After several years of talking about it, I was finally standing in front of our first congregation gathered to be the Abundant LUUv of West End, Atlanta. The room glowed with joy and people excited about this new opportunity. We had chosen the right place to begin. By starting our fledgling congregation at the historic Hammonds House Museum, an African American cultural center, we literally were altering the map of Unitarian Universalism in the Southern Region and the Atlanta Cluster. We were north of Macon, GA and south of Interstate I-20, even if only a few yards from the actual freeway in the core inner-city.

On the museum walls were African American photos—some iconic from the days of slavery— that the artist, Carrie Mae Weems, had altered with contemporary messages or photographic effects. Weems’ work is the thirtieth anniversary exhibit held in the former home of an Atlanta physician, socialite, and Black gay man. The house museum is named for its last owner, the late Dr. Otis Thrash Hammonds.
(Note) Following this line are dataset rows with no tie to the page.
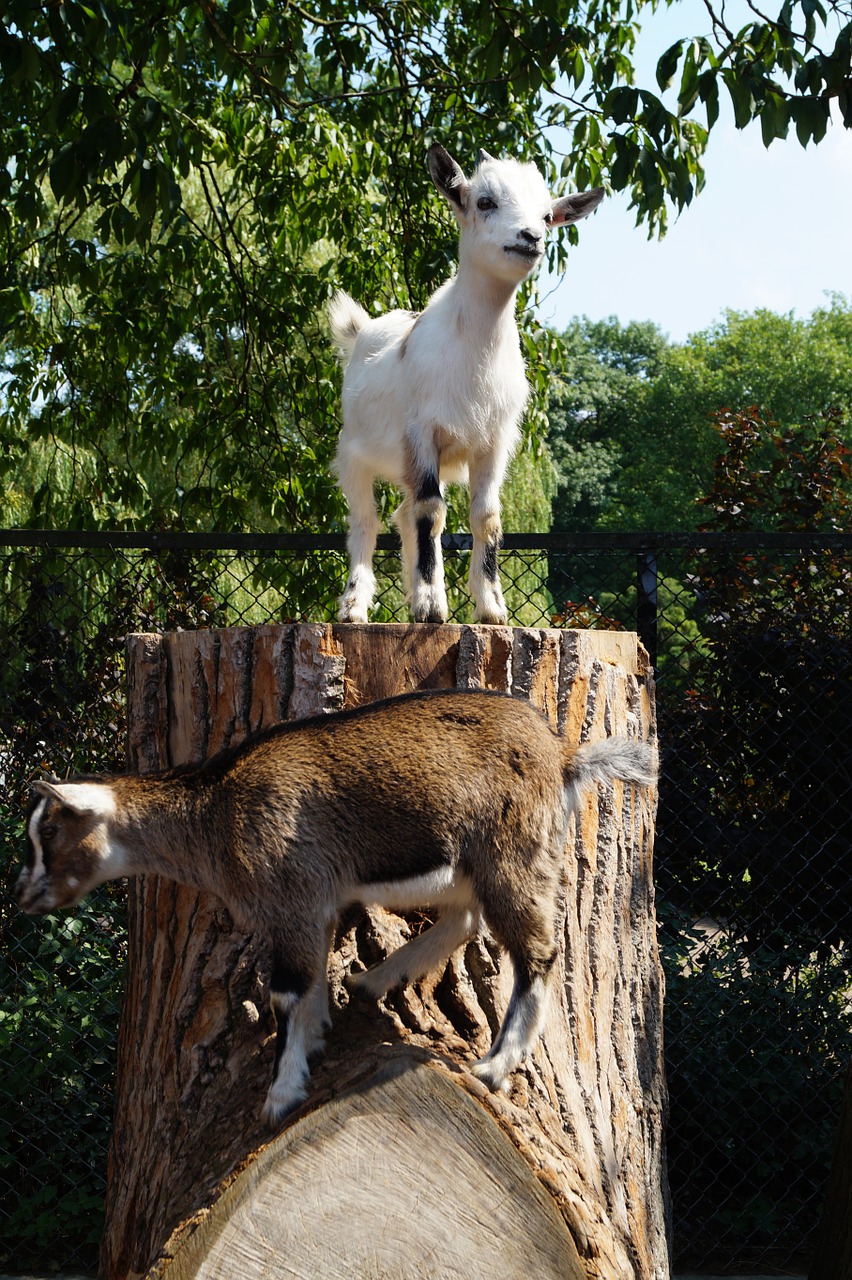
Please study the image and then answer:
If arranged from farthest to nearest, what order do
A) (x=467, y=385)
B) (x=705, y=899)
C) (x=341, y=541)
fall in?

If you are wondering if it felt great? It did. We estimate about seventy people were there. There was a guest sign-in book on the table in the wide hallway that greeted people, as good Unitarian Universalists of this century, with plain and prepared name tags. There were smiles on most faces and hugs abounded. I was told of reunions of UU associates who had not reconnected in twenty years. It looked and felt like an amazing culmination of our Abundant LUUv Core Team’s hard work. The reality of our beginning worship services is settling on me.

We are grateful to have been joined on this occasion by fellow UU clergy: Rev. Sherman Logan and his wife from Richmond, VA, Rev. Joan Armstrong, retired Rev. Rhett Baird, as well as retired Rev. John Mackey, and ministers who came to bless our work from several traditions in Atlanta. This was a special service, so lots of folks stood at the pulpit, representing past ministries, present desires and future dreams. We were welcomed by the other larger, liberal Christian New Thought congregation—Hillside Center of Truth. We were blessed by professors and even an African Methodist Episcopal (AME) minister, an older woman who my husband and I have proudly adopted as our mom.

People came, whether to explore this new congregation or just to celebrate its inauguration. We worshiped as many African Americans do, with lots of music, in the foreground and in the background. One of our friends (we’ve adopted him as one of our “kids”) was on the piano, Antonio T. Williams, from Statesboro, GA. Even the date was significant and added to the festivities as the anniversary of Nelson Mandela leaving prison. I cried during most of the festivities: smiling the whole time even through the tears. It was a celebration of our work to bring Unitarian Universalism to this part of Atlanta; it looked like and felt like a success.